***** Secção do texto *****

O que se passa com os deputados portugueses quando se trata
de legislar sobre as questões da chamada “transparência” no exercício de cargos
públicos e das suas relações com carreiras políticas? Porque não conseguem eles
chegar a um consenso que sossegue o povinho e restitua à classe que representam
alguma dignidade, mesmo que não seja muita?
Sempre que a questão é levantada no
parlamento há deputados que coram e se esganiçam em declarações inflamadas
sobre receber ou não receber lições de honestidade e bons princípios vindas dos
deputados que se sentam do outro lado do hemiciclo.
Discutem, engasgam-se, quase
se insultam, suam um bocadinho e, pronto, adia-se qualquer coisa que se pareça
com uma decisão. Andam para ali, transportando “pacotes legislativos” de um
lado para o outro, como moços de recados a mando não se percebe de quem. Ninguém
recebe lições de ninguém e o regabofe continua.
Eles são ex-ministros que se
deslocam da sua cadeira no governo para outra cadeira, mais acolchoada, numa qualquer
empresa pública ou público-privada, ex-deputados que fazem o mesmo (mas nunca o
contrário),
deixando o pessoal à beira de um ataque de nervos porque
tudo nos parece demasiado opaco, demasiado desonesto, em suma, porque estas
danças macabras têm todo o aspecto de ser valentes vigarices que se dançam
impunemente e à vista de toda a gente. Os deputados discutem, discutem,
discutem e, visto daqui, fica-se com a impressão de que fazem tudo o que for
necessário para que nada se altere de facto e tudo fique exactamente na mesma. Uma
choldra!

***** Informação fornecida *****

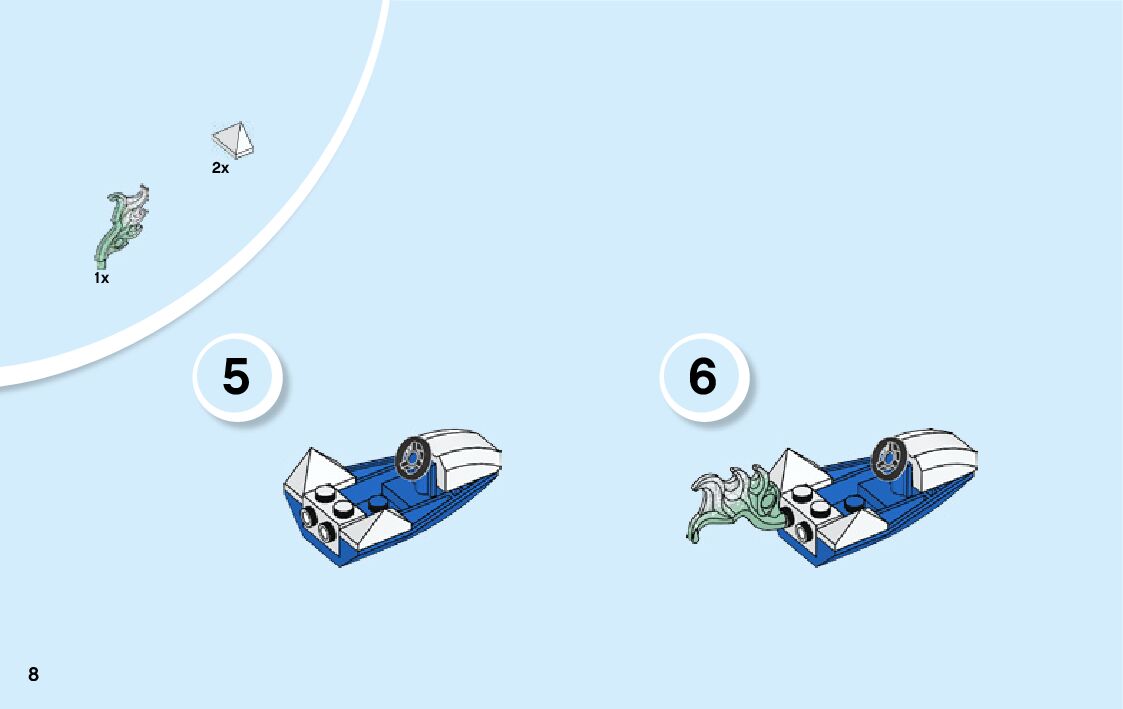 2x

1x

5

6

8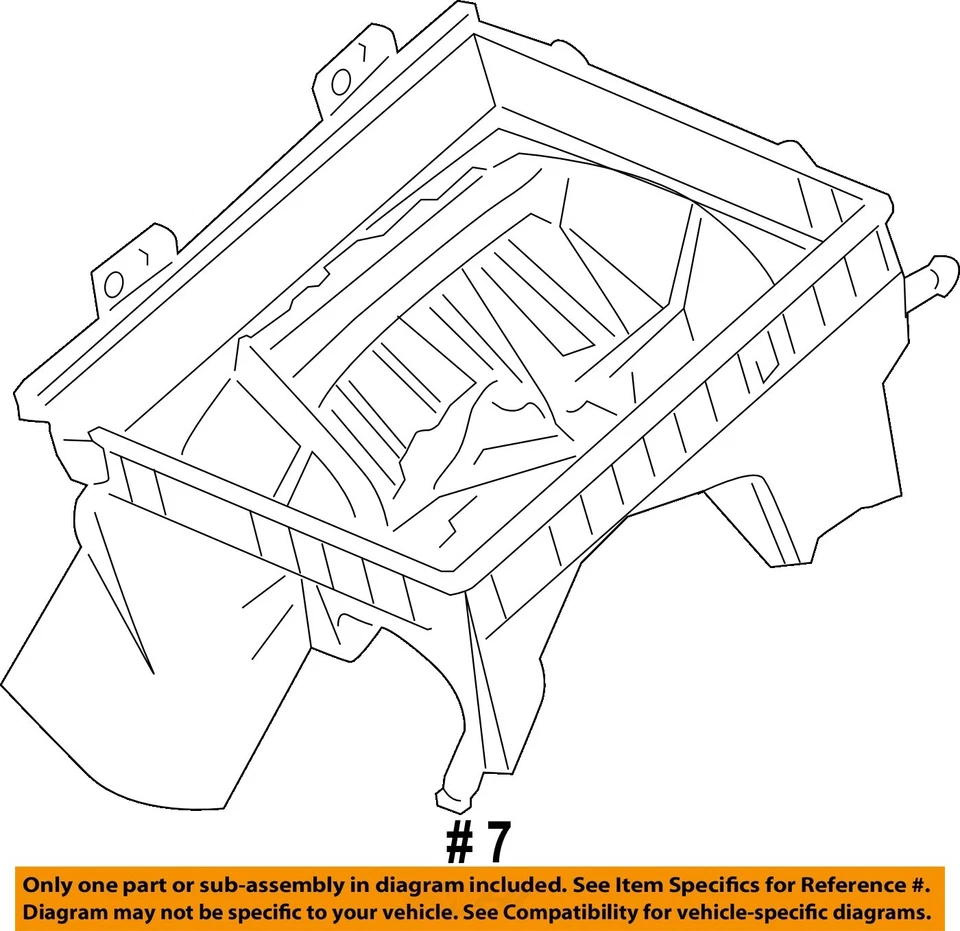 # 7

Only one part or sub-assembly in diagram included. See Item Specifics for Reference #. Diagram may not be specific to your vehicle. See Compatibility for vehicle-specific diagrams.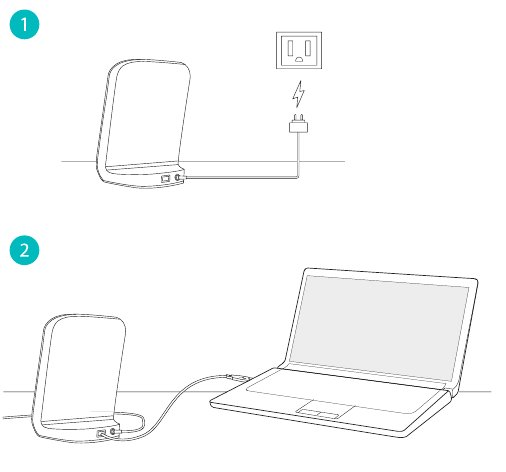 1

2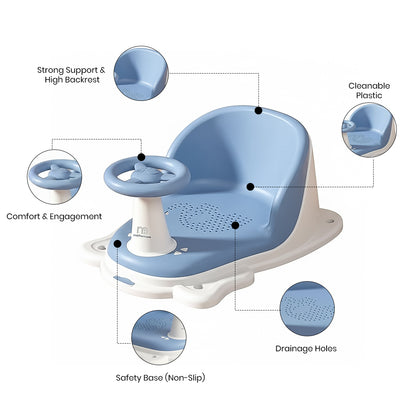 Strong Support & High Backrest

Cleanable Plastic

Comfort & Engagement

mothercare

Drainage Holes

Safety Base (Non-Slip)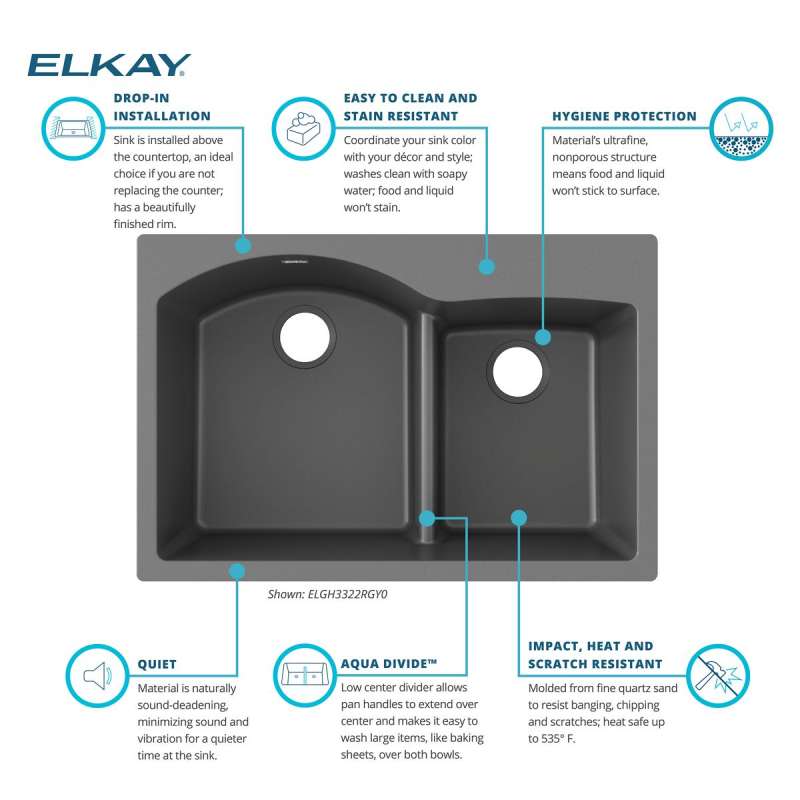 ELKAY

DROP-IN INSTALLATION

Sink is installed above the countertop, an ideal choice if you are not replacing the counter; has a beautifully finished rim.

EASY TO CLEAN AND STAIN RESISTANT

Coordinate your sink color with your décor and style; washes clean with soapy water; food and liquid won't stain.

HYGIENE PROTECTION

Material's ultrafine, nonporous structure means food and liquid won't stick to surface.

Shown: ELGH3322RGY0

QUIET

Material is naturally sound-deadening, minimizing sound and vibration for a quieter time at the sink.

AQUA DIVIDE™

Low center divider allows pan handles to extend over center and makes it easy to wash large items, like baking sheets, over both bowls.

IMPACT, HEAT AND SCRATCH RESISTANT

Molded from fine quartz sand to resist banging, chipping and scratches; heat safe up to 535° F.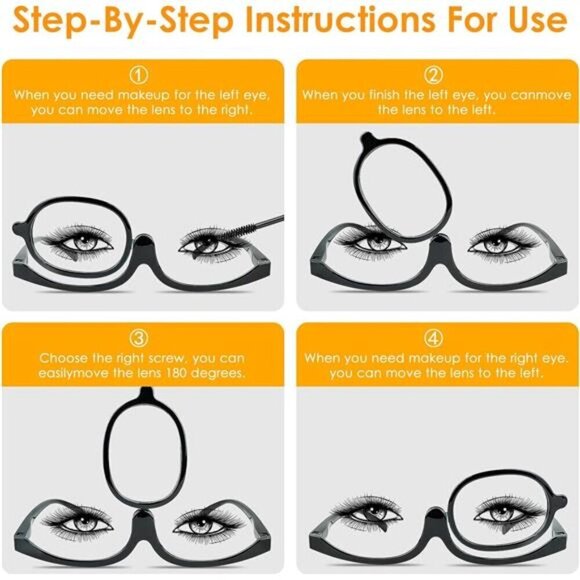 Step-By-Step Instructions For Use

①
When you need makeup for the left eye, you can move the lens to the right.

②
When you finish the left eye, you canmove the lens to the left.

③
Choose the right screw, you can easilymove the lens 180 degrees.

④
When you need makeup for the right eye. you can move the lens to the left.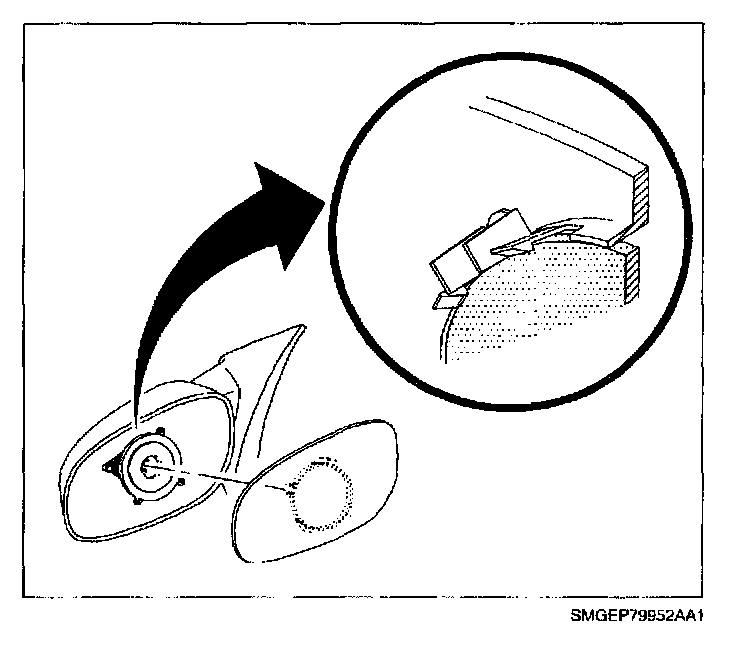 SMGEP79952AA1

*****

Problemas e tarefas:
1. Responda às perguntas seguintes com base no texto sobre os deputados portugueses.
(a) Sobre que questões não conseguem os deputados chegar a um consenso?
(b) Com quem são comparados os deputados que transportam “pacotes legislativos” de um lado para o outro?
(c) Para onde se deslocam os ex-ministros quando deixam a sua cadeira no governo?
2. Reproduza com exatidão o trecho do texto sobre os deputados portugueses que vai de "O que se passa" até "o regabofe continua.".

Soluções dos exercícios:
1.
(a) Sobre as questões da chamada “transparência” no exercício de cargos públicos e das suas relações com carreiras políticas.
(b) Com moços de recados a mando não se percebe de quem.
(c) Para outra cadeira, mais acolchoada, numa qualquer empresa pública ou público-privada.

2.
O que se passa com os deputados portugueses quando se trata
de legislar sobre as questões da chamada “transparência” no exercício de cargos
públicos e das suas relações com carreiras políticas? Porque não conseguem eles
chegar a um consenso que sossegue o povinho e restitua à classe que representam
alguma dignidade, mesmo que não seja muita?
Sempre que a questão é levantada no
parlamento há deputados que coram e se esganiçam em declarações inflamadas
sobre receber ou não receber lições de honestidade e bons princípios vindas dos
deputados que se sentam do outro lado do hemiciclo.
Discutem, engasgam-se, quase
se insultam, suam um bocadinho e, pronto, adia-se qualquer coisa que se pareça
com uma decisão. Andam para ali, transportando “pacotes legislativos” de um
lado para o outro, como moços de recados a mando não se percebe de quem. Ninguém
recebe lições de ninguém e o regabofe continua.